Thursday, May 06, 2004

"HEEEEERRE'S RUMMY!"

Sure, Donny is gonna testify tomorrow, in what might amount to an audition to keep his job. But in the meantime, some Senators have finally found a different fall guy in the scandal involving abuse, torture, rape and murder at Abu Ghraib prison.

It's the building.
A bipartisan group of senators is urging the Pentagon to demolish the Abu Ghraib prison in Iraq in order to exorcise a symbol of both Saddam Hussein's torture chambers and an embarrassing episode for the U.S. military.

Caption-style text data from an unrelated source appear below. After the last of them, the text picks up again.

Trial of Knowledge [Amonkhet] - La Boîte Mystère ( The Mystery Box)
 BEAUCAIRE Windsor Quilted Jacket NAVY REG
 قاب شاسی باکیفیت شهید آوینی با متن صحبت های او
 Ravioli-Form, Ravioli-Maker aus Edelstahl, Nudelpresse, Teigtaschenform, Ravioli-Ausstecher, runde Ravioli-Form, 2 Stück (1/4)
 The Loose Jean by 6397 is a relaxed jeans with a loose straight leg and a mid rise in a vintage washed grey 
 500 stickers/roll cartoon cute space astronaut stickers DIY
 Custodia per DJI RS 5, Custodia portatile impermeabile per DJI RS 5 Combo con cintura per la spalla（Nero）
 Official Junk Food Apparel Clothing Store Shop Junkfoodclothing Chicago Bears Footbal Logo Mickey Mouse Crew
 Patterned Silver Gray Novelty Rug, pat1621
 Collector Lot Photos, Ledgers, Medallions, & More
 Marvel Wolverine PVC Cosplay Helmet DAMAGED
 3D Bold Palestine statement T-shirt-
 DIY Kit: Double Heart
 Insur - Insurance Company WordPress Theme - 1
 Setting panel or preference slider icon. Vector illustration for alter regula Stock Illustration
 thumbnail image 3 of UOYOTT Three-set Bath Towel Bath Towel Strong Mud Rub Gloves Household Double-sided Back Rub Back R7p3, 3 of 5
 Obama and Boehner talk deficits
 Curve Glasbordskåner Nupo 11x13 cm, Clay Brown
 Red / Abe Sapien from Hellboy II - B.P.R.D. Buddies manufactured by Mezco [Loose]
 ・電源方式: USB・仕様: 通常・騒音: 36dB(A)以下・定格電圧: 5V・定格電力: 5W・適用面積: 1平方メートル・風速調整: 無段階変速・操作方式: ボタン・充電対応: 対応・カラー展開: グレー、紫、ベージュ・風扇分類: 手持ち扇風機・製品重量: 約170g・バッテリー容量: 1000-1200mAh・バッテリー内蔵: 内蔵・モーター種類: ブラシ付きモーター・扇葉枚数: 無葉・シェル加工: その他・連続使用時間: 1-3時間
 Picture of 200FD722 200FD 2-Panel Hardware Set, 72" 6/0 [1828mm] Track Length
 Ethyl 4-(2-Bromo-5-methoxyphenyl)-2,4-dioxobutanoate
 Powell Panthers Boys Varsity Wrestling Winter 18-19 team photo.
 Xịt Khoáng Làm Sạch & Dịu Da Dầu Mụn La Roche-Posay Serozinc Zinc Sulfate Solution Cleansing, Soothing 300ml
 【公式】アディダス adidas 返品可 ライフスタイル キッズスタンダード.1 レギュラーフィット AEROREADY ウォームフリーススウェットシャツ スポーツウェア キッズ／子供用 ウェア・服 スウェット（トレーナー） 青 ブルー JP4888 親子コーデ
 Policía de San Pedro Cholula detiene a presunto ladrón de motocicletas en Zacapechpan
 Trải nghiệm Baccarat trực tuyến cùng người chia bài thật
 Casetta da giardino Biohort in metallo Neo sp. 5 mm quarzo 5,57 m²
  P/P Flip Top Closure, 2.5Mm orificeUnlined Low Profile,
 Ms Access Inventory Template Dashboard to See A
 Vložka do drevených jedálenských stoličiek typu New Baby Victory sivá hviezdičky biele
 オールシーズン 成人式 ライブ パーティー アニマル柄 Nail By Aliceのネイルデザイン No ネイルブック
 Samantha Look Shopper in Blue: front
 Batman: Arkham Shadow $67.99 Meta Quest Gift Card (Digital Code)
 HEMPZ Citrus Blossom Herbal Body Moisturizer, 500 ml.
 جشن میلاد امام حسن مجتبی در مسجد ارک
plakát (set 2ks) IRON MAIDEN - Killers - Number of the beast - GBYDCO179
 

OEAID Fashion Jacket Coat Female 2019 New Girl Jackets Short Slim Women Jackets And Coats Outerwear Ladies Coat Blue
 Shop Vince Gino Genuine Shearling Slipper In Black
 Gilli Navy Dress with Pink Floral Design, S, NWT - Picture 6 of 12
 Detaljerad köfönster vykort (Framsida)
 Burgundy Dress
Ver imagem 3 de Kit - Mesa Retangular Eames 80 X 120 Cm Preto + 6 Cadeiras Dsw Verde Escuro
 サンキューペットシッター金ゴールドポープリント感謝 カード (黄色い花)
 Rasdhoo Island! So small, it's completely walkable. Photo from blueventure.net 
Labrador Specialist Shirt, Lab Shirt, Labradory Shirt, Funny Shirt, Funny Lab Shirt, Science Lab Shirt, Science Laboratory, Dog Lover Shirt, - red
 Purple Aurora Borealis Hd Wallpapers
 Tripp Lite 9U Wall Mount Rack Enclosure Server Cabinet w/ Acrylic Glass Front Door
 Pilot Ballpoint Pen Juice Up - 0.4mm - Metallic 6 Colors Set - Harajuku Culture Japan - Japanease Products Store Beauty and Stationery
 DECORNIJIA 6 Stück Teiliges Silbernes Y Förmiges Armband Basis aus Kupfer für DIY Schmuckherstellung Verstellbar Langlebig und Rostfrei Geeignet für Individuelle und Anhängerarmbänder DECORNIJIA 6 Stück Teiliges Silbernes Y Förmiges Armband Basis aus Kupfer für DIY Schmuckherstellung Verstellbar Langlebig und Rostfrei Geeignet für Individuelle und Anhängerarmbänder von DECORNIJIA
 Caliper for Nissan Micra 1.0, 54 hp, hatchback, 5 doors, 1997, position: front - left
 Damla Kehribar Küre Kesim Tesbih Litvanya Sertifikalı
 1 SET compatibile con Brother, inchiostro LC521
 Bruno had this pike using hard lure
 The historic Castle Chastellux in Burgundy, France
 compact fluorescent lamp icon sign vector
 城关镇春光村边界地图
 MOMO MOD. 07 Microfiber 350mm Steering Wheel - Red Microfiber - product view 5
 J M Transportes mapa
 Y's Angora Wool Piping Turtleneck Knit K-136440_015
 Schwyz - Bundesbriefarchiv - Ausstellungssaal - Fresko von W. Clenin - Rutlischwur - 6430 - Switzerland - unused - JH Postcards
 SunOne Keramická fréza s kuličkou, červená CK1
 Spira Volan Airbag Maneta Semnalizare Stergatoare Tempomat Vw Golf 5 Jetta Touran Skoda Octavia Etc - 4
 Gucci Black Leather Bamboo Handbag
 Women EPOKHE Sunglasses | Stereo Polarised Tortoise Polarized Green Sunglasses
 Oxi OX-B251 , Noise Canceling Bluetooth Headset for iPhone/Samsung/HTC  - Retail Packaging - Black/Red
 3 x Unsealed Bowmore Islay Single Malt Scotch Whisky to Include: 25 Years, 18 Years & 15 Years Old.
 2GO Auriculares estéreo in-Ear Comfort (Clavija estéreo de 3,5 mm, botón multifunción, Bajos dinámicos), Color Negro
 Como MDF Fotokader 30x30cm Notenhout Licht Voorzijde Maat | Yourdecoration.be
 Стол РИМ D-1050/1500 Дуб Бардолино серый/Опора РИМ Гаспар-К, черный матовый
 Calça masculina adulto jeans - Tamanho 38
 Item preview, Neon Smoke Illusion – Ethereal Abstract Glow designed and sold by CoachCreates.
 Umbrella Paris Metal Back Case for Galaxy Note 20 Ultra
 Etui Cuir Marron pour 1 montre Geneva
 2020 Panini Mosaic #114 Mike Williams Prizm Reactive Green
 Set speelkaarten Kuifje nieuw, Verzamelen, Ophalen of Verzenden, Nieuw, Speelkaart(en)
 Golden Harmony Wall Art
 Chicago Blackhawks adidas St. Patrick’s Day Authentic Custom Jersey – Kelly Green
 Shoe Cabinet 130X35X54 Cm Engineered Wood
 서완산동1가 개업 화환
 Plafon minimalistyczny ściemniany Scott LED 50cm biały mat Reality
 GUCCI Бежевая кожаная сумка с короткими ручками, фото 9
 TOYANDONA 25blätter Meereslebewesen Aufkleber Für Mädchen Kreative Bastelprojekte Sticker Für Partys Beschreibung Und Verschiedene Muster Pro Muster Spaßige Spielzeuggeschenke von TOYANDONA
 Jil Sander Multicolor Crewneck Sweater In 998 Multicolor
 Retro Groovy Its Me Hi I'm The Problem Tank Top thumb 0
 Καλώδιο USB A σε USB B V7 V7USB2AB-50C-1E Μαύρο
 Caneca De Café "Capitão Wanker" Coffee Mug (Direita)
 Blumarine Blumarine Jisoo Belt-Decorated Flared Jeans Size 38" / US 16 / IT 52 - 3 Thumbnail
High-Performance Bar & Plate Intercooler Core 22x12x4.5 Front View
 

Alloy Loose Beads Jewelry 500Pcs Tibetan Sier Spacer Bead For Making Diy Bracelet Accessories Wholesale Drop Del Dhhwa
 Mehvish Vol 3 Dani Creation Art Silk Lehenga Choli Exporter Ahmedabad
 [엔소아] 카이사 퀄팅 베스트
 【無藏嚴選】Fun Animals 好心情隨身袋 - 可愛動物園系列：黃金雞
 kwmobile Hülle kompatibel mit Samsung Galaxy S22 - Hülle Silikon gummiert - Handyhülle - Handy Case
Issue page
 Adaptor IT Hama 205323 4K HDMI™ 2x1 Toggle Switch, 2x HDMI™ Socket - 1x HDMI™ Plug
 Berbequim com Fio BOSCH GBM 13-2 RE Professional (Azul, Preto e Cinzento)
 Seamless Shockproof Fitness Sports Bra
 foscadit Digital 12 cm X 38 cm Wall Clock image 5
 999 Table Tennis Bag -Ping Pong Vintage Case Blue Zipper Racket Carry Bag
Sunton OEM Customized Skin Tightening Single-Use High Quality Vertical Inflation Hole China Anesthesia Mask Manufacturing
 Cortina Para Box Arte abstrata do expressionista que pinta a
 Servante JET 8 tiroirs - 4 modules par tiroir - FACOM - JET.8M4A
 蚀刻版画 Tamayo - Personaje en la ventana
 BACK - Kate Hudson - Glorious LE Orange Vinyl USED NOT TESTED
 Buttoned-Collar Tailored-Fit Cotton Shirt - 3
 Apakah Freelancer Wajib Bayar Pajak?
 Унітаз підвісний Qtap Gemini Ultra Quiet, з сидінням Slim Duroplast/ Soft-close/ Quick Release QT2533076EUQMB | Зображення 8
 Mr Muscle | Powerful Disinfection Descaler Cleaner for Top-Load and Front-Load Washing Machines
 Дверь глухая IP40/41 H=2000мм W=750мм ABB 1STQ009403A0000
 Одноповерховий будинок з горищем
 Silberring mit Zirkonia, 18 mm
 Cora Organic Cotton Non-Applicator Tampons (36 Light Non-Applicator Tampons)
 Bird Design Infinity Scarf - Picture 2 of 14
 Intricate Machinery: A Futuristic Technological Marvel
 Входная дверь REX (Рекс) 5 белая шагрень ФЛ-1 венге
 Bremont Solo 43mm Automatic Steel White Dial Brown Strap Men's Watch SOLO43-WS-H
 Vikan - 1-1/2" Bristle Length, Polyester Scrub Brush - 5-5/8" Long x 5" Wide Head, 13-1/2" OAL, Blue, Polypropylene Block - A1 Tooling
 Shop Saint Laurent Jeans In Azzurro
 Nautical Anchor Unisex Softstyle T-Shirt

The Baghdad prison is the focus of a controversy over treatment of Iraqi prisoners by their U.S. captors.

"I think we ought to raze that prison," Senate Intelligence Chairman Pat Roberts, R-Kansas, told reporters Wednesday evening after his panel heard testimony from CIA and Defense Department officials about physical and sexual abuse of Iraqi prisoners at Abu Ghraib.

"I think we ought to take it down -- take the damn thing down," said Roberts, who also serves on the Armed Services Committee.

Sen. Ben Nelson, D-Nebraska, who first floated the proposal of tearing down the prison to colleagues this week, told CNN that he believes such a move would send a strong signal to the international community that America is ready to "put it all behind us" and begin the healing process.

"We have to send a message here to the world," said Nelson, who said he has received positive feedback from several colleagues on the Armed Services panel.

Nelson said he is in the process of asking the Pentagon whether it has the authority -- and interest -- in destroying the facility on its own. If the Pentagon does not act unilaterally, Nelson added, he is prepared to introduce an amendment to the defense authorization bill that would instruct the military to destroy the prison.
TFM has obtained an exclusive photo of the main hall at Abu Ghraib prison. Maaaan, that place does some weird stuff to your head.

In all seriousness, what are we, stupid? The prison workers were good Americans and Brits, but the aura of Saddam Hussein, via the building, overtook them and caused them to take leave of the moral high-ground, their own good sense, and the Geneva Convention? That's a pretty low bar for our troops.

Then again, all work and no pointing at dicks leaves Jack a dull boy!

One last thing: Does this mean that when Saddam's men were working at the prison, with torture, rape rooms, and soon, were they "blowing off steam", too?